──────── Page extract ────────

Company Announcements

RNS Number : 8184X
Witan Investment Trust PLC
01 May 2019
 

WITAN INVESTMENT TRUST PLC

 

1 MAY 2019

 

Annual General Meeting Held On Wednesday 1 May 2019

 

Witan Investment Trust plc ('the Company') hereby gives notification that, at the Annual General Meeting of the Company held on Wednesday 1 May 2019, all the resolutions, as set out in full in the notice of meeting dated 29 March 2019, were duly passed.  The resolutions in respect of special business were duly passed as follows:

 

1.       That the dividend policy of the Company as set out in the Annual Report for the year ended 31 December 2018 be approved.

 

2.       That each of the issued ordinary shares of 25 pence each in the capital of the Company be subdivided into five ordinary shares of 5 pence each (the 'New Ordinary Shares'), the New Ordinary Shares having the rights and being subject to the restrictions and obligations set out in the Articles of Association of the Company, such subdivision to be conditional on, and to take effect on, admission of the New Ordinary Shares to the Official List of the UK Listing Authority and to trading on the London Stock Exchange's Main Market for listed securities by 8.00 a.m. on  28 May 2019 (or such other time and/or date as the directors of the Company may in their absolute discretion determine).

──────── Records supplied ────────

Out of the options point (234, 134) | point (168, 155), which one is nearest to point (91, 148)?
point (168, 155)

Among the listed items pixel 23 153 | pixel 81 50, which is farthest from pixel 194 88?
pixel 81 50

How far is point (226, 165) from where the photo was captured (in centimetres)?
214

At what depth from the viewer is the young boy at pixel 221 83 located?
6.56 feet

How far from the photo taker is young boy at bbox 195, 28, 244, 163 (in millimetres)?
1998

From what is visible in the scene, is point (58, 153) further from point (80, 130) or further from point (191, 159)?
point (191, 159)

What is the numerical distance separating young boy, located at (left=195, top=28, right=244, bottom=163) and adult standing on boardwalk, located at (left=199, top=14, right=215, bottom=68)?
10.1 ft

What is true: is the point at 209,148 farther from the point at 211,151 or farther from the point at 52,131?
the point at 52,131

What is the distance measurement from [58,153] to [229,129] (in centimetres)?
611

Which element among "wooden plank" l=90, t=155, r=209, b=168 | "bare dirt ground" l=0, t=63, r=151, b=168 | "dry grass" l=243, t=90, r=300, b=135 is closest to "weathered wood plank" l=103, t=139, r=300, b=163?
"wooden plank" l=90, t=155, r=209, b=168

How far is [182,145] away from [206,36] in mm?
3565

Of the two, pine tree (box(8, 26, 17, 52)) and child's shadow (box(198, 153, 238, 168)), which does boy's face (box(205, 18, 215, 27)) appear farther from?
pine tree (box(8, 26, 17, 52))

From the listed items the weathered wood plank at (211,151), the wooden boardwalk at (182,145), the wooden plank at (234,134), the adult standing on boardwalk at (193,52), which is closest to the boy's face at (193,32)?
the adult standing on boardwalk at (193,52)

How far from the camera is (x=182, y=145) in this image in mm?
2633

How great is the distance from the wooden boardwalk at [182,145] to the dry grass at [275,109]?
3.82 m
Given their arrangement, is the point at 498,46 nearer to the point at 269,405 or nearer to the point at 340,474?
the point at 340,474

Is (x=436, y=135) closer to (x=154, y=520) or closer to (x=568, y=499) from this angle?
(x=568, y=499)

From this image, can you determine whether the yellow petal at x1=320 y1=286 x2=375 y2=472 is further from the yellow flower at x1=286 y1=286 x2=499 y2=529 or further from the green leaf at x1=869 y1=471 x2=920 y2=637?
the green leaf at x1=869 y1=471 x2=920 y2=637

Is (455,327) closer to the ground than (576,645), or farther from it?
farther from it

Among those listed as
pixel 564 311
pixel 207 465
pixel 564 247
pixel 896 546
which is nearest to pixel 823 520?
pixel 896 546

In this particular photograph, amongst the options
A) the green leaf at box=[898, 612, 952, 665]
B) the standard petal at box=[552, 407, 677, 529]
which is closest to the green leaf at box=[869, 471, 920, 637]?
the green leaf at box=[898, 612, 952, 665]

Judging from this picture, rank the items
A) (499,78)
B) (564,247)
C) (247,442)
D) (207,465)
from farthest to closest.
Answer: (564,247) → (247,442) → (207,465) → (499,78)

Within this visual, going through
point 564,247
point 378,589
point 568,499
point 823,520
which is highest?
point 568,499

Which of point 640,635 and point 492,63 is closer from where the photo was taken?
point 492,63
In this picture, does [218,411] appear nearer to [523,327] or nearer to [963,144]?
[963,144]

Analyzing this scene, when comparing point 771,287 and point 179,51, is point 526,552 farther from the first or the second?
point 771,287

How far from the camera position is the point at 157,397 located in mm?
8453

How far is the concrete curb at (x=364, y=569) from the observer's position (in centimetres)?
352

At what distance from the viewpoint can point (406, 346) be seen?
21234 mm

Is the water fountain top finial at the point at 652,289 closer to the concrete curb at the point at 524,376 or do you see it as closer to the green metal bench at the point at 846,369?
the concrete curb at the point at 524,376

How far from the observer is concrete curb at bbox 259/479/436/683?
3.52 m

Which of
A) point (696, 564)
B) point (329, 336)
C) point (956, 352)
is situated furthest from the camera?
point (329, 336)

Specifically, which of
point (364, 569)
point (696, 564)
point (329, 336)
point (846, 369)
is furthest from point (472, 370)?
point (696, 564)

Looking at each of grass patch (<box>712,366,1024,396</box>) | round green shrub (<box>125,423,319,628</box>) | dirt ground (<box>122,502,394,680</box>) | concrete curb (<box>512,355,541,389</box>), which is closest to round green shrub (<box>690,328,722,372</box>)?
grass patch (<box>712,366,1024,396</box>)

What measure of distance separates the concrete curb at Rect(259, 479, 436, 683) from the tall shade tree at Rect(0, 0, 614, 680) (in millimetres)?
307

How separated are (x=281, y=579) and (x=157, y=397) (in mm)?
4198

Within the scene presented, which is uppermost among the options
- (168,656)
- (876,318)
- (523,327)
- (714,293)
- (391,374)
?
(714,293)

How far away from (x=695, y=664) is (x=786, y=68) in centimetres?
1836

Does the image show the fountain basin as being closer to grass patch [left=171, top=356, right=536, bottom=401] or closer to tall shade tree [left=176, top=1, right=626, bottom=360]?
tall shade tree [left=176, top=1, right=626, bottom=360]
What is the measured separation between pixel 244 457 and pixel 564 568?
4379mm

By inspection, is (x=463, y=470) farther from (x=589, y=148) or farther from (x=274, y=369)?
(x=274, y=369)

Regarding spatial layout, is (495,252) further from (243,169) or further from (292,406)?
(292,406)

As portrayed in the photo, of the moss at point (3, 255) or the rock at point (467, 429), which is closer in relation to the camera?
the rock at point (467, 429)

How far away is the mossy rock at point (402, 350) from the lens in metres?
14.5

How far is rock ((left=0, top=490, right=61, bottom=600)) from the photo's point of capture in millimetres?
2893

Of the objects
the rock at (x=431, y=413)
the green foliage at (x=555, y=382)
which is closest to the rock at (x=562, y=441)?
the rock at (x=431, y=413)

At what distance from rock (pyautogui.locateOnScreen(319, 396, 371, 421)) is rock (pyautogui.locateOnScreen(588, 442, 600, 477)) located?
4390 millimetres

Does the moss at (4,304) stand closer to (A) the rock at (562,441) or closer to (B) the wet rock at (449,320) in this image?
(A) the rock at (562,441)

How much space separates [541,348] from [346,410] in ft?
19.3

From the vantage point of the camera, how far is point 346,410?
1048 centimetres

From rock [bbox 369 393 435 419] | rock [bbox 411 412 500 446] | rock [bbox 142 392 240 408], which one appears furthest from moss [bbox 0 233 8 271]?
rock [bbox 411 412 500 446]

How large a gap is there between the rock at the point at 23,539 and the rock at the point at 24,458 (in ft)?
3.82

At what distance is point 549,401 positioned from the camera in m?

────────

■ Work to do ■
1. Copy out the Witan Investment Trust AGM announcement word for word, from start to finish.
2. Quote the entries from the line containing "By inspection, is" through the last line of the entries, both ends included.

■ Answers given ■
1.
Company Announcements

RNS Number : 8184X
Witan Investment Trust PLC
01 May 2019
 

WITAN INVESTMENT TRUST PLC

 

1 MAY 2019

 

Annual General Meeting Held On Wednesday 1 May 2019

 

Witan Investment Trust plc ('the Company') hereby gives notification that, at the Annual General Meeting of the Company held on Wednesday 1 May 2019, all the resolutions, as set out in full in the notice of meeting dated 29 March 2019, were duly passed.  The resolutions in respect of special business were duly passed as follows:

 

1.       That the dividend policy of the Company as set out in the Annual Report for the year ended 31 December 2018 be approved.

 

2.       That each of the issued ordinary shares of 25 pence each in the capital of the Company be subdivided into five ordinary shares of 5 pence each (the 'New Ordinary Shares'), the New Ordinary Shares having the rights and being subject to the restrictions and obligations set out in the Articles of Association of the Company, such subdivision to be conditional on, and to take effect on, admission of the New Ordinary Shares to the Official List of the UK Listing Authority and to trading on the London Stock Exchange's Main Market for listed securities by 8.00 a.m. on  28 May 2019 (or such other time and/or date as the directors of the Company may in their absolute discretion determine).

2.
By inspection, is (x=463, y=470) farther from (x=589, y=148) or farther from (x=274, y=369)?
(x=274, y=369)

Regarding spatial layout, is (495,252) further from (243,169) or further from (292,406)?
(292,406)

As portrayed in the photo, of the moss at point (3, 255) or the rock at point (467, 429), which is closer in relation to the camera?
the rock at point (467, 429)

How far away is the mossy rock at point (402, 350) from the lens in metres?
14.5

How far is rock ((left=0, top=490, right=61, bottom=600)) from the photo's point of capture in millimetres?
2893

Of the objects
the rock at (x=431, y=413)
the green foliage at (x=555, y=382)
which is closest to the rock at (x=562, y=441)?
the rock at (x=431, y=413)

At what distance from rock (pyautogui.locateOnScreen(319, 396, 371, 421)) is rock (pyautogui.locateOnScreen(588, 442, 600, 477)) located?
4390 millimetres

Does the moss at (4,304) stand closer to (A) the rock at (562,441) or closer to (B) the wet rock at (449,320) in this image?
(A) the rock at (562,441)

How much space separates [541,348] from [346,410] in ft?
19.3

From the vantage point of the camera, how far is point 346,410?
1048 centimetres

From rock [bbox 369 393 435 419] | rock [bbox 411 412 500 446] | rock [bbox 142 392 240 408], which one appears furthest from moss [bbox 0 233 8 271]?
rock [bbox 411 412 500 446]

How large a gap is there between the rock at the point at 23,539 and the rock at the point at 24,458 (in ft)?
3.82

At what distance is point 549,401 positioned from the camera in m?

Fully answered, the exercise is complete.